I'd be interested SW, in what the other contractor you mentioned, had done and whether the problems he created were, simply electrically saftey related (as in, it controlled the machinery correctly, but cuased voltages to appear on parts after they had been isolated), or controls related (as in the system had safety loop holes), or more likely.... both?
I am guessing that lives from each machines start ended up appearing at all the others even when the isolators were off, and that a machine with a stop button latched in, might be able to briefly spin up while a start was pressed?
One thing, the guy had wired it such that he disabled completely the controls on the LEV, and, in certain situations the LEV would power up immediately after restoration of voltage following a power outage.
This was a simple one, single machine, single LEV.
There was no way to shut the LEV down if the machine was running, and no labelling on the incoming isolators (3 of them) as to which one did what.

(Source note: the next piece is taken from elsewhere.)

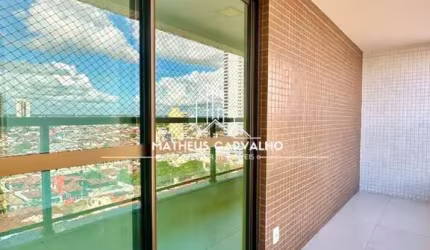 Oportunidade única: Apartamento à venda em Feira de Santana-BA, bairro Santa Mônica, 3 quartos, 1 suíte, 1 sala, 3 banheiros, 2 vagas, 90m²!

400V control across the machines.
Simple things that are fundamentally prohibited by statue law.
Don't forget, if we had a poster come on here and say that they were going to ignore requirements from BS7671 such as not fitting RCD's where required, likely they would be told that it is not allowed under BS7671, which has no real teeth in law.
Machinery wiring and controls is covered by statute law, and that does have teeth, the standards are one way to comply with that statute law, ignore them, and you must be competent, and able to justify your work is just as safe under oath.
e.g. you would never get away with using 400V control in this manner as it is not a simple machine, thus the limit on voltages then becomes 277V ac, there was no control transformer, and no control circuit over current protective devices.